Abogó, además, por el reparto de tierras baldías y por la desamortización de bienes eclesiásticos pero disintió de las reformas como la de Mendizábal y Espartero, por considerar que hacer un reparto de tierras por el método de subasta sólo podía favorecer a las grandes fortunas, que de esta manera acaparaban el mayor número de propiedades desamortizadas, en lugar de llegar a quienes querían y podían trabajarlas. Muy al contrario, su propuesta de reparto de tierras se articulaba a través de cooperativas de pequeños propietarios de cada localidad que pudieran pagar un canon anual, lo que proporcionaría la oportunidad de acceder a la propiedad a jornaleros que sólo podían labrar las tierras ajenas, y no siempre. Lamentablemente, su iniciativa no salió adelante.


Presidente del Congreso

Orense nunca quiso ostentar cargo alguno en la Administración, a pesar de que tuvo numerosos llamamientos para ello, aunque sí desempeñó un papel importante como presidente del Congreso de los Diputados en junio de 1873. Esa responsabilidad le duró escasamente doce días, pero en ellos tuvo el honor de leer la proclamación de la I República Federal Española por la que tanto luchó. Al día siguiente dimitió.
La pertenencia a instituciones de todo tipo refleja su activismo social y político. Era presidente de la Sociedad Abolicionista, del Casino Republicano de Madrid, del Partido Demócrata Español o de la Fundación Argüelles, lo que le granjeó amistades en todos los partidos y sensibilidades políticas, que siempre le consideraron adversario pero nunca enemigo.

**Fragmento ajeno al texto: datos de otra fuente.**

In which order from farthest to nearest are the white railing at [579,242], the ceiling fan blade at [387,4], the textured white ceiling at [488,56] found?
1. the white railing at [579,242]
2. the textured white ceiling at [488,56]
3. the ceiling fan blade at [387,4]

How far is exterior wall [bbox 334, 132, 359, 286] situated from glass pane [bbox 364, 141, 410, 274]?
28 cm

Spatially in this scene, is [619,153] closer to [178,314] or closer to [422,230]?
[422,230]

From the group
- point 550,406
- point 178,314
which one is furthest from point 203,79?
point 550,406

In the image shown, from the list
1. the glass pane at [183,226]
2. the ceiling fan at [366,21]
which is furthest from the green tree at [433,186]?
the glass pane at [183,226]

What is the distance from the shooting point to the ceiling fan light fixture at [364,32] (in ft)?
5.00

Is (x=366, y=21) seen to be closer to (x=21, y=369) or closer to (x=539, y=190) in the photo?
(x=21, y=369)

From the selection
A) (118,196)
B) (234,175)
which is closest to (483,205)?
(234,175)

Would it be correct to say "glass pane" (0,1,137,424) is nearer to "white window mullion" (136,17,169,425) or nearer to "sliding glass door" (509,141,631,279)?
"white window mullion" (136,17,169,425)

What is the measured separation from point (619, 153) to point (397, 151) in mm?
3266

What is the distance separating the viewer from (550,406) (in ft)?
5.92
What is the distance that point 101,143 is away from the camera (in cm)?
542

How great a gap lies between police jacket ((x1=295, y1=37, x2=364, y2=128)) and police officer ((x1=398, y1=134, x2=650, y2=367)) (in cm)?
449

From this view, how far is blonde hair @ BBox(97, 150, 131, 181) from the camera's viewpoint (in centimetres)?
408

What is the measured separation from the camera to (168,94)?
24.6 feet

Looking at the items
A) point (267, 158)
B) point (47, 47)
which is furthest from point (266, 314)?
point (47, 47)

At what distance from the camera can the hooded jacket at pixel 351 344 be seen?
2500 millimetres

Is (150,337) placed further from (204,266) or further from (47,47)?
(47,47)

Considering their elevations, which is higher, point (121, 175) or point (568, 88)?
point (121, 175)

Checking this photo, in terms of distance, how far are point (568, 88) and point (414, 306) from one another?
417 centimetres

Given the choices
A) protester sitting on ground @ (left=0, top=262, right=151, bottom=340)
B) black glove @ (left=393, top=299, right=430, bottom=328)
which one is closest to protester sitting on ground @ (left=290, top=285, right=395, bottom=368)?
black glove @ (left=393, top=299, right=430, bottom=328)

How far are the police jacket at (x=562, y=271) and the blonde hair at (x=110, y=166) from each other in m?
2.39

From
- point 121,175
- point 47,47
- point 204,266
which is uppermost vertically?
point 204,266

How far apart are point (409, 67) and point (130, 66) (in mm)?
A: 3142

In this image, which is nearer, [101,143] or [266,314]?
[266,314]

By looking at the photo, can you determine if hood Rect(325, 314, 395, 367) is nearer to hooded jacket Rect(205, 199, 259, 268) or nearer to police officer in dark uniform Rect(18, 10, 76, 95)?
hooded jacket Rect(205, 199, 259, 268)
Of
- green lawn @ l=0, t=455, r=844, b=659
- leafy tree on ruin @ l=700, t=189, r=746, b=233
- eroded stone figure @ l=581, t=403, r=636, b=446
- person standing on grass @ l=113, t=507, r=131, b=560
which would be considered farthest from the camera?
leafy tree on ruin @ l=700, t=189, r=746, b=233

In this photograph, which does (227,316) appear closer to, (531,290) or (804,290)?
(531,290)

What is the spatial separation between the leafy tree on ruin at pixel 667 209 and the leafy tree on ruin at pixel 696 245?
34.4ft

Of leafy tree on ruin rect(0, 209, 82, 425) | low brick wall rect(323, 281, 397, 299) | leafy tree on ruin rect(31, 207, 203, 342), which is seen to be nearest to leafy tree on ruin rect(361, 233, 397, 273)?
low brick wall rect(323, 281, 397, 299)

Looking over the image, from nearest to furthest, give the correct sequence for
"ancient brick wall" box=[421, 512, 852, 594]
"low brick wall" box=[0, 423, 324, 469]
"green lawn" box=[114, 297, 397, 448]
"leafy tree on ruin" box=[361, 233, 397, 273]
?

Las crónicas parlamentarias y periodísticas lo retratan como un diputado brillante en las réplicas, con un tono socarrón. Su abundante obra escrita revela un pensamiento lúcido y avanzado a su tiempo, influido sin duda por el mundo anglosajón en el que se formó durante en su juventud. En 1880, y en otro mes de octubre, José María Orense fallecía en El Astillero.
Quizá sea uno de los personajes cántabros de los que menos se ha hecho para divulgar su figura pero su legado y pensamiento económico y político, afortunadamente, han llegado hasta nuestros días.
Decía Eduardo Benot, amigo y discípulo de Orense: “Feliz quien deja al morir algo más que lo que halló al nacer”. Sin duda hablaba de él.